--- EXERCISE DATA Enclosed Below ---
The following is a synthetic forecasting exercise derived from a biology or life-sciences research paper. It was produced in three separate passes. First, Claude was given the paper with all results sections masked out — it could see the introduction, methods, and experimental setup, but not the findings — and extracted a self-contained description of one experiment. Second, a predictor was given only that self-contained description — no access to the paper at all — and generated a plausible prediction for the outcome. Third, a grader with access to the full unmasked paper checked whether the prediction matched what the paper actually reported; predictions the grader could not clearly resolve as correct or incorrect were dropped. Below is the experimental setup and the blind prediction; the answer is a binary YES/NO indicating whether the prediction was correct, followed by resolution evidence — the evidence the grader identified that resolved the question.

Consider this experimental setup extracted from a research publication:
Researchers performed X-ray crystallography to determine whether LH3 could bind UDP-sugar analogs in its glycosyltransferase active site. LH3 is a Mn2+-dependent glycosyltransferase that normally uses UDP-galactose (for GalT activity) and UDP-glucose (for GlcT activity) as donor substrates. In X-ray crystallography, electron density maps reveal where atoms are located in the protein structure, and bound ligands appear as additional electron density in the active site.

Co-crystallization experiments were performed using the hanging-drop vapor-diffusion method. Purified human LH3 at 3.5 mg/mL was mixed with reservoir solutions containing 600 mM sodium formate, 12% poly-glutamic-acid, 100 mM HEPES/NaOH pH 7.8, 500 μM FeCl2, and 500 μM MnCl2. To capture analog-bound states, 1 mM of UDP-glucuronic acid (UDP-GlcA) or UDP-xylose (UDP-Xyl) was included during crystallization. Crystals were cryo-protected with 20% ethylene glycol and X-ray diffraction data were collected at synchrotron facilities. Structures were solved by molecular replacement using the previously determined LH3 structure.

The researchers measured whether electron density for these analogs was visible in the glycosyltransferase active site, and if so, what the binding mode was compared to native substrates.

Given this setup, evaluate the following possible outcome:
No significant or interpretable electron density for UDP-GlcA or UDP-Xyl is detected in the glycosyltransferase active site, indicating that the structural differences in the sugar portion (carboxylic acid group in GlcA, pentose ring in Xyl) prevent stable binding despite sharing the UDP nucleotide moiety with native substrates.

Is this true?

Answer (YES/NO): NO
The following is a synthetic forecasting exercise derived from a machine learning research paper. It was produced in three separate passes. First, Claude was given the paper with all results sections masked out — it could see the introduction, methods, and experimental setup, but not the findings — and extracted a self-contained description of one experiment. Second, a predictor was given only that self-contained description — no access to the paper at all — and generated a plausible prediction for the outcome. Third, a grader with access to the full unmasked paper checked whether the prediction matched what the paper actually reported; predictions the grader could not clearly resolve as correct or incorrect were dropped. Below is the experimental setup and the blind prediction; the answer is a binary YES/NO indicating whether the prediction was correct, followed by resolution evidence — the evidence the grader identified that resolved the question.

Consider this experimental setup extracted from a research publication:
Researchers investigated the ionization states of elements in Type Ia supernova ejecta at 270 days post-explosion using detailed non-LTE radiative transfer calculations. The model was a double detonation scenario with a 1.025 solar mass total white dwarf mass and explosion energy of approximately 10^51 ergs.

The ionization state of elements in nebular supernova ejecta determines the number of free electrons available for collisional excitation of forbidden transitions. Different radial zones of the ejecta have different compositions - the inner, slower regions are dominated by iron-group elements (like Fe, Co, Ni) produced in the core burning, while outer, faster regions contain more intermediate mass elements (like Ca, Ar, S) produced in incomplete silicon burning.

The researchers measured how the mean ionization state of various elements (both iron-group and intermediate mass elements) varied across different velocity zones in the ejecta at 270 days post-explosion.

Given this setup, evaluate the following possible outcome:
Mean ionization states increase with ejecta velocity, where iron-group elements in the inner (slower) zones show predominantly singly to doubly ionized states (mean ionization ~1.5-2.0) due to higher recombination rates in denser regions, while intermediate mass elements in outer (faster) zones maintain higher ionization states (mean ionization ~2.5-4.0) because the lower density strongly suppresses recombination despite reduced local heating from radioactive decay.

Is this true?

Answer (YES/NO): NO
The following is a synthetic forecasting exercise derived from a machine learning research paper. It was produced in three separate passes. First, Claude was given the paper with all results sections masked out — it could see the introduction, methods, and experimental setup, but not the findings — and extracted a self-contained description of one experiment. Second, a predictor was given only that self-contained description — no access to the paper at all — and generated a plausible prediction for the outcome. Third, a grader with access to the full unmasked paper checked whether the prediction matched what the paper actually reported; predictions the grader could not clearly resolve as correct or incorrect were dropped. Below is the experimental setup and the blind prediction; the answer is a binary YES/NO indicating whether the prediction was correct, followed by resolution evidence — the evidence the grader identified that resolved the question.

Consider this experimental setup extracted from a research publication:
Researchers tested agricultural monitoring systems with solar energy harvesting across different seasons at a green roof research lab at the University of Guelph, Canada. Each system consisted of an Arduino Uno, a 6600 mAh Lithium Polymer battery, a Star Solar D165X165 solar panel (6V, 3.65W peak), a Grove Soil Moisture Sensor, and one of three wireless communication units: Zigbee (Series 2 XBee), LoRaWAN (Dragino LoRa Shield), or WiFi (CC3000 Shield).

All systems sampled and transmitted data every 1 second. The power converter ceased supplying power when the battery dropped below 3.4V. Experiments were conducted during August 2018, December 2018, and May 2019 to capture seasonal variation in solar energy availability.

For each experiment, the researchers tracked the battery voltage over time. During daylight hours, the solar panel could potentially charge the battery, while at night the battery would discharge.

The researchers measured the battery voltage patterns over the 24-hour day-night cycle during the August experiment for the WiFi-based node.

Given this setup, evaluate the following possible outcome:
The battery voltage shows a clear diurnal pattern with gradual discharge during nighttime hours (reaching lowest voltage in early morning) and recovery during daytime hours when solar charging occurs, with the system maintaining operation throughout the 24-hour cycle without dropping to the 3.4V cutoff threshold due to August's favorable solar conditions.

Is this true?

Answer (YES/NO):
--- End of Enclosed EXERCISE DATA ---
### WORK REQUEST
Copy every line above exactly.

### PROBLEM SOLUTION
The following is a synthetic forecasting exercise derived from a biology or life-sciences research paper. It was produced in three separate passes. First, Claude was given the paper with all results sections masked out — it could see the introduction, methods, and experimental setup, but not the findings — and extracted a self-contained description of one experiment. Second, a predictor was given only that self-contained description — no access to the paper at all — and generated a plausible prediction for the outcome. Third, a grader with access to the full unmasked paper checked whether the prediction matched what the paper actually reported; predictions the grader could not clearly resolve as correct or incorrect were dropped. Below is the experimental setup and the blind prediction; the answer is a binary YES/NO indicating whether the prediction was correct, followed by resolution evidence — the evidence the grader identified that resolved the question.

Consider this experimental setup extracted from a research publication:
Researchers performed X-ray crystallography to determine whether LH3 could bind UDP-sugar analogs in its glycosyltransferase active site. LH3 is a Mn2+-dependent glycosyltransferase that normally uses UDP-galactose (for GalT activity) and UDP-glucose (for GlcT activity) as donor substrates. In X-ray crystallography, electron density maps reveal where atoms are located in the protein structure, and bound ligands appear as additional electron density in the active site.

Co-crystallization experiments were performed using the hanging-drop vapor-diffusion method. Purified human LH3 at 3.5 mg/mL was mixed with reservoir solutions containing 600 mM sodium formate, 12% poly-glutamic-acid, 100 mM HEPES/NaOH pH 7.8, 500 μM FeCl2, and 500 μM MnCl2. To capture analog-bound states, 1 mM of UDP-glucuronic acid (UDP-GlcA) or UDP-xylose (UDP-Xyl) was included during crystallization. Crystals were cryo-protected with 20% ethylene glycol and X-ray diffraction data were collected at synchrotron facilities. Structures were solved by molecular replacement using the previously determined LH3 structure.

The researchers measured whether electron density for these analogs was visible in the glycosyltransferase active site, and if so, what the binding mode was compared to native substrates.

Given this setup, evaluate the following possible outcome:
No significant or interpretable electron density for UDP-GlcA or UDP-Xyl is detected in the glycosyltransferase active site, indicating that the structural differences in the sugar portion (carboxylic acid group in GlcA, pentose ring in Xyl) prevent stable binding despite sharing the UDP nucleotide moiety with native substrates.

Is this true?

Answer (YES/NO): NO
The following is a synthetic forecasting exercise derived from a machine learning research paper. It was produced in three separate passes. First, Claude was given the paper with all results sections masked out — it could see the introduction, methods, and experimental setup, but not the findings — and extracted a self-contained description of one experiment. Second, a predictor was given only that self-contained description — no access to the paper at all — and generated a plausible prediction for the outcome. Third, a grader with access to the full unmasked paper checked whether the prediction matched what the paper actually reported; predictions the grader could not clearly resolve as correct or incorrect were dropped. Below is the experimental setup and the blind prediction; the answer is a binary YES/NO indicating whether the prediction was correct, followed by resolution evidence — the evidence the grader identified that resolved the question.

Consider this experimental setup extracted from a research publication:
Researchers investigated the ionization states of elements in Type Ia supernova ejecta at 270 days post-explosion using detailed non-LTE radiative transfer calculations. The model was a double detonation scenario with a 1.025 solar mass total white dwarf mass and explosion energy of approximately 10^51 ergs.

The ionization state of elements in nebular supernova ejecta determines the number of free electrons available for collisional excitation of forbidden transitions. Different radial zones of the ejecta have different compositions - the inner, slower regions are dominated by iron-group elements (like Fe, Co, Ni) produced in the core burning, while outer, faster regions contain more intermediate mass elements (like Ca, Ar, S) produced in incomplete silicon burning.

The researchers measured how the mean ionization state of various elements (both iron-group and intermediate mass elements) varied across different velocity zones in the ejecta at 270 days post-explosion.

Given this setup, evaluate the following possible outcome:
Mean ionization states increase with ejecta velocity, where iron-group elements in the inner (slower) zones show predominantly singly to doubly ionized states (mean ionization ~1.5-2.0) due to higher recombination rates in denser regions, while intermediate mass elements in outer (faster) zones maintain higher ionization states (mean ionization ~2.5-4.0) because the lower density strongly suppresses recombination despite reduced local heating from radioactive decay.

Is this true?

Answer (YES/NO): NO
The following is a synthetic forecasting exercise derived from a machine learning research paper. It was produced in three separate passes. First, Claude was given the paper with all results sections masked out — it could see the introduction, methods, and experimental setup, but not the findings — and extracted a self-contained description of one experiment. Second, a predictor was given only that self-contained description — no access to the paper at all — and generated a plausible prediction for the outcome. Third, a grader with access to the full unmasked paper checked whether the prediction matched what the paper actually reported; predictions the grader could not clearly resolve as correct or incorrect were dropped. Below is the experimental setup and the blind prediction; the answer is a binary YES/NO indicating whether the prediction was correct, followed by resolution evidence — the evidence the grader identified that resolved the question.

Consider this experimental setup extracted from a research publication:
Researchers tested agricultural monitoring systems with solar energy harvesting across different seasons at a green roof research lab at the University of Guelph, Canada. Each system consisted of an Arduino Uno, a 6600 mAh Lithium Polymer battery, a Star Solar D165X165 solar panel (6V, 3.65W peak), a Grove Soil Moisture Sensor, and one of three wireless communication units: Zigbee (Series 2 XBee), LoRaWAN (Dragino LoRa Shield), or WiFi (CC3000 Shield).

All systems sampled and transmitted data every 1 second. The power converter ceased supplying power when the battery dropped below 3.4V. Experiments were conducted during August 2018, December 2018, and May 2019 to capture seasonal variation in solar energy availability.

For each experiment, the researchers tracked the battery voltage over time. During daylight hours, the solar panel could potentially charge the battery, while at night the battery would discharge.

The researchers measured the battery voltage patterns over the 24-hour day-night cycle during the August experiment for the WiFi-based node.

Given this setup, evaluate the following possible outcome:
The battery voltage shows a clear diurnal pattern with gradual discharge during nighttime hours (reaching lowest voltage in early morning) and recovery during daytime hours when solar charging occurs, with the system maintaining operation throughout the 24-hour cycle without dropping to the 3.4V cutoff threshold due to August's favorable solar conditions.

Is this true?

Answer (YES/NO):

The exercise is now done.